Foto: Siempre Unidas/Dos meses viviendo en el Congreso; las feministas de Quintana Roo.

Chetumal.- Aunque existe ya un calendario para abordar la despenalización del aborto, existen otras nueve iniciativas que la Red Feminista Quintanarroense le exigió al Congreso del Estado que atendiera y en donde ven nulos avances, afirmaron hoy integrantes de estos colectivos, en rueda de prensa virtual.

Las activistas cumplen hoy dos meses desde que tomaron la sede del Congreso del Estado, pero afirman que todavía no tienen respuestas concretas a las peticiones señaladas en el pliego petitorio.

En un comunicado leído por una activista de José María Morelos, las feministas lamentaron que una iniciativa para una Ley de Medios en lugar de buscar garantizar los derechos de las víctimas de violencia, terminó tomando un espíritu de “ley mordaza”.

También criticaron que se haya interrumpido el servicio de electricidad, pues esto vulnera su derecho a la libre expresión y pone en riesgo a su salud.

“No pedimos lujos; estos servicios estaban presentes en el inicio de la toma y fueron interrumpidos”, afirmaron en este escrito.

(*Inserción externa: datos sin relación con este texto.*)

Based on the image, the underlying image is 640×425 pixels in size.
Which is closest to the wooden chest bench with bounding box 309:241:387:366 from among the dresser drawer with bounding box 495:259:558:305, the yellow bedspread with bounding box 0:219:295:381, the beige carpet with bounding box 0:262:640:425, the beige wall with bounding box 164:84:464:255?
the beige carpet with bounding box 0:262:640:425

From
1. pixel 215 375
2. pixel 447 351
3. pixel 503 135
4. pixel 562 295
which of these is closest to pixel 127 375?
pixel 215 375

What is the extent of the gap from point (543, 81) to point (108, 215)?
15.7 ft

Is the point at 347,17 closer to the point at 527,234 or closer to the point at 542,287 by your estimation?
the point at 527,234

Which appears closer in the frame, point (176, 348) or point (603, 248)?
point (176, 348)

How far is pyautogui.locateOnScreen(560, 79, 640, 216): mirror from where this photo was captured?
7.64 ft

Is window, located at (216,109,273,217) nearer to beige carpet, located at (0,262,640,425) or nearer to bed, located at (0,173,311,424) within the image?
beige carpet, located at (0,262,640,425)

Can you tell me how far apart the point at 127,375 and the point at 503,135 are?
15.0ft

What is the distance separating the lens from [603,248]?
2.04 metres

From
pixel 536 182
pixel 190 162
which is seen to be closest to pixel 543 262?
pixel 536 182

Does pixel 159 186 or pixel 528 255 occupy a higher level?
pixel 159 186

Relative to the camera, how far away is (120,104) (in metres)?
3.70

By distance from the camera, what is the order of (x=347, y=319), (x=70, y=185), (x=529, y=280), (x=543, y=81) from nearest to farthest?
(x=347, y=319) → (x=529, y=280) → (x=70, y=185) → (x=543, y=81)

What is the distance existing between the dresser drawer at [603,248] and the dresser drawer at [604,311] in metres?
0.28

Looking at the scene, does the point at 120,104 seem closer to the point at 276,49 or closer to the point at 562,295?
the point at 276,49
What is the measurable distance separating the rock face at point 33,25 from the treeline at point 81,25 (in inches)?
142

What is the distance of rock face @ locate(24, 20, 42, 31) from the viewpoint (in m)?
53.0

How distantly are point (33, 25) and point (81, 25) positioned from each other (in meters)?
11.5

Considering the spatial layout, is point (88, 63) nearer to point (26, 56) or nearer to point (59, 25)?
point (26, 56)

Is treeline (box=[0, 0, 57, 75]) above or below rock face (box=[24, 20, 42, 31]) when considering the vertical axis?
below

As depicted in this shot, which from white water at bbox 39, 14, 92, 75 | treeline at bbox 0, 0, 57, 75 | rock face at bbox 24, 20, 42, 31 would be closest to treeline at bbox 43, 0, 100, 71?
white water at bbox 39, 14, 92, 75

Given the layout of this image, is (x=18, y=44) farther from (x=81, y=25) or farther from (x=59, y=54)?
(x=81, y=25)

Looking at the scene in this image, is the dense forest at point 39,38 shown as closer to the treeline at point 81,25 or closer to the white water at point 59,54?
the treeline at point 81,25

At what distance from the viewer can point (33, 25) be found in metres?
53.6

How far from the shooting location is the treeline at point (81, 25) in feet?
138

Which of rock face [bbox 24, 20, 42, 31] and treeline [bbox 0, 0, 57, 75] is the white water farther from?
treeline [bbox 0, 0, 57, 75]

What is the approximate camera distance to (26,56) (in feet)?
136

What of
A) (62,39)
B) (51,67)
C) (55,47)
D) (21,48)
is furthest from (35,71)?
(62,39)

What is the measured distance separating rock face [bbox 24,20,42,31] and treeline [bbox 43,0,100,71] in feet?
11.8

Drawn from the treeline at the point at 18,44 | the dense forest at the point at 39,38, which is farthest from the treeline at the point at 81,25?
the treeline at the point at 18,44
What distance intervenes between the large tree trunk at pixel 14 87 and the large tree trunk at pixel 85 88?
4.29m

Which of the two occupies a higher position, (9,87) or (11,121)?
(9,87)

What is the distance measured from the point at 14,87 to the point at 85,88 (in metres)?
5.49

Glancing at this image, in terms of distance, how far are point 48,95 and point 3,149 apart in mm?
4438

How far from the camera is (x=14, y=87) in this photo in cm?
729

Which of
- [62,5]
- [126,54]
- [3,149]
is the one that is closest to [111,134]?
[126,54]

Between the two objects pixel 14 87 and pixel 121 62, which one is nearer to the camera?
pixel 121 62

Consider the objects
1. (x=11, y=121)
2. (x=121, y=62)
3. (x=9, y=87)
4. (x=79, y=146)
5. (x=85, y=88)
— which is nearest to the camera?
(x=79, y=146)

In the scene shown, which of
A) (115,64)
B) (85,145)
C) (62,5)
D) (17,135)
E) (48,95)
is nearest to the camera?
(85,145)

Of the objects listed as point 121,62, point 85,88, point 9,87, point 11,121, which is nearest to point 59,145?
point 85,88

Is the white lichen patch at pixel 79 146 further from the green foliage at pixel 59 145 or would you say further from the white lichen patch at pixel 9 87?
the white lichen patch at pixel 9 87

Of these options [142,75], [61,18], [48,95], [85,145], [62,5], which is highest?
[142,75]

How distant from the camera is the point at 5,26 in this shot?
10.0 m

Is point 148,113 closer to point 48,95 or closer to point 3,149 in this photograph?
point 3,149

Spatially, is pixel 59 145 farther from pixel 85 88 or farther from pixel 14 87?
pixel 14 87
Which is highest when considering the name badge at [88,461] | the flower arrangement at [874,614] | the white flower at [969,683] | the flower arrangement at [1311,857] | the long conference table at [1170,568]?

Por último, criticaron al presidente de la Junta de Gobierno y Coordinación Política, Gustavo Miranda García, al “incitar al odio” con sus declaraciones en contra de esta toma del Congreso, al tiempo que afirmaron que continúan con las mesas de trabajo con el Gobierno del Estado para atender el pliego petitorio que le fue entregado al gobernador.

Por su parte, Ariadne Song Anguas, del colectivo Marea Verde, criticó el calendario propuesto para revisar la posible despenalización del aborto, después de una serie de foros y mesas de análisis, pues retrasa la votación en este tema para abril.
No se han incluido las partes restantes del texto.